Tasks:
[A] In the MISO tariff comments, what two benefits would a DER database with geospatial data showing EPNode/CPNode boundaries provide?
[B] From the MISO tariff comments, reproduce the passage starting at "Comment: The Order" and ending at "under a DEAR.".

*** Extracted text Section Begins ***

Comment: The OMS DERWG appreciates clarity on what types of disputes will and will not be covered by MISO’s existing processes set forth in Attachment HH. However, in the future, MISO’s coordination framework should account for potential disputes between DERA, EDCs, LBAs, TOs, and other entities. Creating a DER database with geospatial data showing boundaries for EPNodes/CPNodes will help reduce potential disputes around DEAR eligibility and also serve to streamline the review/registration process.

Module B (page 3 section 31.0.0): Point-to-Point Transmission Service customers are not required to obtain Transmission Service for the receipt of Energy and transmission of such Energy associated with Electric Storage Resources when withdrawing Energy while providing Regulating Service or Down Ramp Capability. MISO’s comment in the redlined tariff “tracked changes” version states; “Order 841 provision not being extended to DEAR so do not include DEAR here.”

Comment: The Order 841 exemption from obtaining transmission service for regulation service or down ramp capability should be extended to DEAR that include energy storage as part of the aggregation. At minimum, the exemption should be offered to homogenous DEAR that only include energy storage resources since these DEAR would effectively have the same technical capabilities as  entities that are ESR-registered under Order 841. Denying this exemption to such DEAR may impose a barrier to project development and raises concerns about discrimination against DEAR that may function in the same manner as an ESR. Should MISO disagree with this assessment, please explain why it is appropriate to not extend the Order 841 exemption to energy storage included under a DEAR.

*** Extracted text Section Ends ***
*** Supplied material Section Begins ***

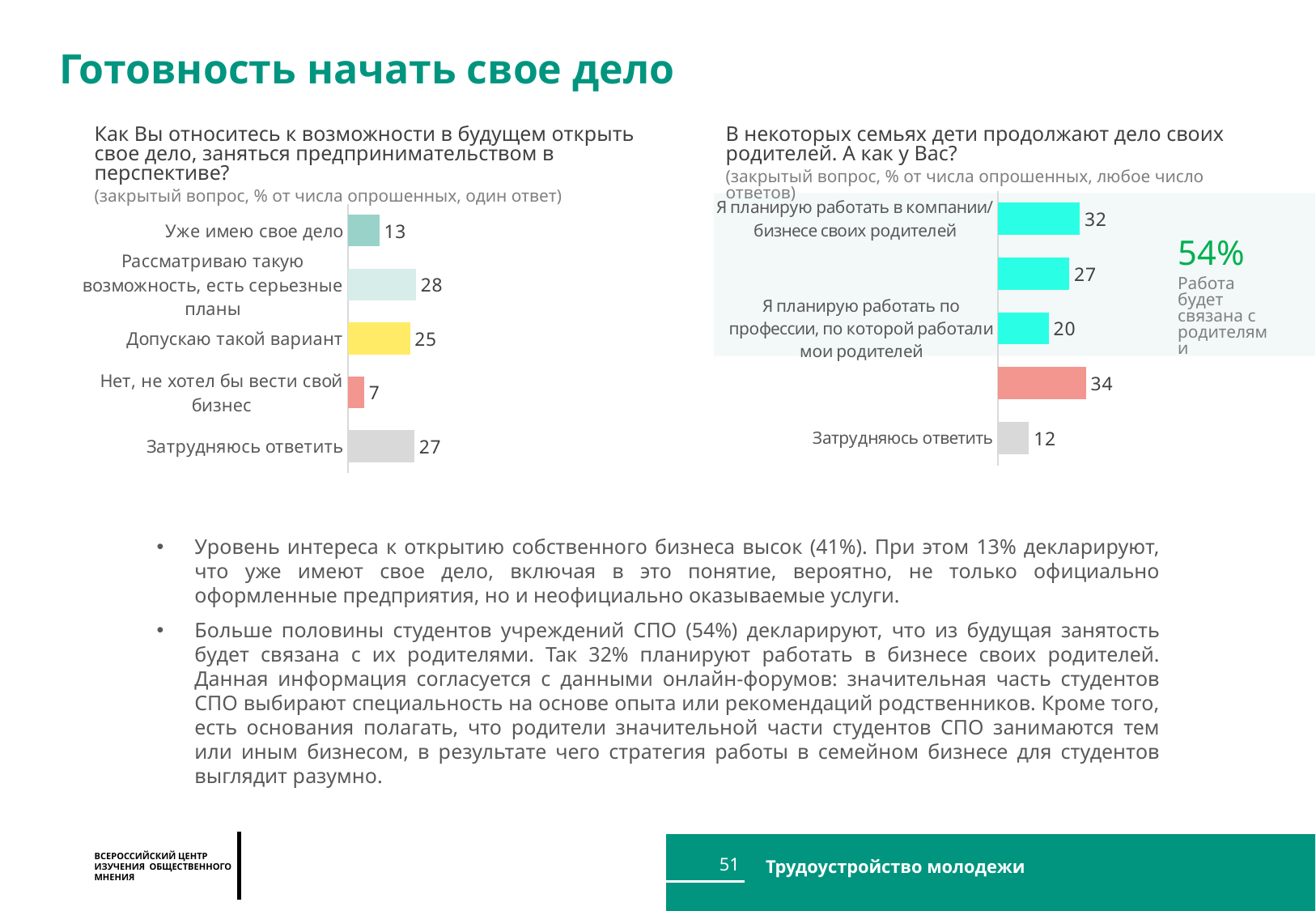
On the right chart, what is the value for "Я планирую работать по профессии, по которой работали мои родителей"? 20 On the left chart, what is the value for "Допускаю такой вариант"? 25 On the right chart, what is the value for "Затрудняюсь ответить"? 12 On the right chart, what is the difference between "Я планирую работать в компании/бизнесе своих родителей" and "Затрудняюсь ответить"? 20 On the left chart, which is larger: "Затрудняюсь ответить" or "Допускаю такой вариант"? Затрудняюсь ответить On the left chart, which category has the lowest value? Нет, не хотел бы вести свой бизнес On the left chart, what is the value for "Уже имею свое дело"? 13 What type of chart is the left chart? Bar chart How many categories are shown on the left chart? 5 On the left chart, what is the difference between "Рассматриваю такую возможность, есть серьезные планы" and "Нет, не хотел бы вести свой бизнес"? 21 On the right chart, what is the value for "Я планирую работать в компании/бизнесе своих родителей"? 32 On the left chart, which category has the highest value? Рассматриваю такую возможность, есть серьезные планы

*** Supplied material Section Ends ***
*** Supplied material Section Begins ***

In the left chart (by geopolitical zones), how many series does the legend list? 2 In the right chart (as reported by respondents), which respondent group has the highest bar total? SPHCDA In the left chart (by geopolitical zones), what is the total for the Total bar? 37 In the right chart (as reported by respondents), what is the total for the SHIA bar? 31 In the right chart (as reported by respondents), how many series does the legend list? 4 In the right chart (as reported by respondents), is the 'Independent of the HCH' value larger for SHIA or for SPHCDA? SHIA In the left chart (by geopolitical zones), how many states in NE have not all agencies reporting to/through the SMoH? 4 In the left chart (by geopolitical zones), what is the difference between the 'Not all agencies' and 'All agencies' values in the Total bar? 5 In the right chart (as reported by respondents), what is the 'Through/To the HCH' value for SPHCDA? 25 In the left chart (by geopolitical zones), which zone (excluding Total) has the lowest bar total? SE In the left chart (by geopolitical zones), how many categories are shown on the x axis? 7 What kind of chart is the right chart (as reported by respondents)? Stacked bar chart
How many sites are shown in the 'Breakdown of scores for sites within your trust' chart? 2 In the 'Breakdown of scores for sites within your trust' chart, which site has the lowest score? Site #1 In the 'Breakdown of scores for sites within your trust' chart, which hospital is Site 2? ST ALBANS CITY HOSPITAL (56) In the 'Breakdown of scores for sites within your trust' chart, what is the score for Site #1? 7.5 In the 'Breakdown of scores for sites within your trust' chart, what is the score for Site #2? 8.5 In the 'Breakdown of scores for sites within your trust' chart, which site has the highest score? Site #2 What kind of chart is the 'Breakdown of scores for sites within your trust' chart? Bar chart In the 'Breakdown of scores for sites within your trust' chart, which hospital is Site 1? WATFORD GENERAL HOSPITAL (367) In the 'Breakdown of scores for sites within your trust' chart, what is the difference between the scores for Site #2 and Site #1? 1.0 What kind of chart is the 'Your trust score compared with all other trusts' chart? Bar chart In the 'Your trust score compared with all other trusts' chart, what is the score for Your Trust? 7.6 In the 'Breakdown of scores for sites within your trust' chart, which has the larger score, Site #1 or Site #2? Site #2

*** Supplied material Section Ends ***

Exercise answers:
[A] It would help reduce potential disputes around DEAR eligibility and streamline the review/registration process.

[B]
Comment: The Order 841 exemption from obtaining transmission service for regulation service or down ramp capability should be extended to DEAR that include energy storage as part of the aggregation. At minimum, the exemption should be offered to homogenous DEAR that only include energy storage resources since these DEAR would effectively have the same technical capabilities as  entities that are ESR-registered under Order 841. Denying this exemption to such DEAR may impose a barrier to project development and raises concerns about discrimination against DEAR that may function in the same manner as an ESR. Should MISO disagree with this assessment, please explain why it is appropriate to not extend the Order 841 exemption to energy storage included under a DEAR.